Kalt und bedrohlich leckte die Klinge an Jennys Hals. Sie traute sich nicht einmal, zu schlucken. Das ausgemergelte Gesicht war so nah an ihrem, dass sie den Atem ihrer Angreiferin spüren konnte. Irgendwie erschien es ihr auf einmal als sehr unwahrscheinlich, dass diese Frau bei der Stasi arbeiten sollte. Jennys Blick fiel auf einen kleinen runden Button, der an der schwarzen Jeansjacke ihrer Angreiferin steckte. Freiheit. Die Frau bemerkte Jennys Blick und folgte ihm. Ein verächtliches Lächeln verunstaltete ihr ohnehin schon unansehnliches Gesicht.

»Das hättest du doch nicht als Hinweis gebraucht, stimmt's? Du hast ja bestimmt auch sonst wirklich stichhaltige Beweise gegen mich ...«

Ein sarkastisches Lächeln, wie Jenny es nur von Carla kannte, doch mit viel mehr Boshaftigkeit. Carla ...?

»Carla ...?«, murmelte Jenny, obwohl das Unsinn war. Ihre beste Freundin hatte braune Augen und lange, von Natur aus ziegelrote Haare, an die sie nie im Leben auch nur den leisesten Hauch von Wasserstoffperoxid lassen würde.
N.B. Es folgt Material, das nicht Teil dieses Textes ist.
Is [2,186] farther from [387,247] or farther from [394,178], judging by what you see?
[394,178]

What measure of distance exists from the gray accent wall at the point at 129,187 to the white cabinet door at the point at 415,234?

Ein Moment des Zögerns ließ die Unbekannte innehalten.

»Wer ist das?«, zischte sie und drückte sie Klinge näher an Jennys Hals.

»Meine beste Freundin. Sie ...«

Eigentlich wollte Jenny dieser Irren gar nichts anvertrauen. Es war gefährlich, zu sprechen und Fremden, die einen mit einem Messer bedrohten, konnte man erst recht nicht über den Weg trauen. Doch es ging gerade um ihr Leben. Die kaltbrodelnde Angst nahm Jenny die Entscheidung schließlich ab. Es wäre von Vorteil, wenn sie das Vertrauen dieser Frau gewinnen könnte.

»Sie ist im Westen ...«, flüsterte Jenny schließlich. Das war wohl die Antwort gewesen, die die Fremde hatte hören wollen, denn der Druck der Klinge ließ sofort nach.

»Carla ... und weiter?«, hakte sie forsch nach. Mist. Aber ... Es würde doch nichts ausmachen, wenn Jenny es sagen würde, oder? Carla war doch sicher schon längst angekommen. Sie ... Nein! Was, wenn Carla es doch nicht in den Westen geschafft hatte? Was, wenn das hier eine Stasi-Mitarbeiterin war, die Carlas Umfeld unter die Lupe nehmen sollte? Was, wenn der Button mit Freiheit bloß als Tarnung diente? Das schlechte Gewissen nagte an Jenny. Carla hatte ihr vertraut. Sollte sie das Vertrauen verspielen und dieser wildfremden Frau auch noch den vollen Namen ihrer besten Freundin geben? Sie auf dem Silbertablett servieren? Nein.

»Carla von Wenger«, murmelte Jenny und räusperte sich leicht. Tatsächlich nahm die Frau endlich die Klinge weg. Sie ließ das Messer zuschnappen und steckte es sich in die Jackentasche.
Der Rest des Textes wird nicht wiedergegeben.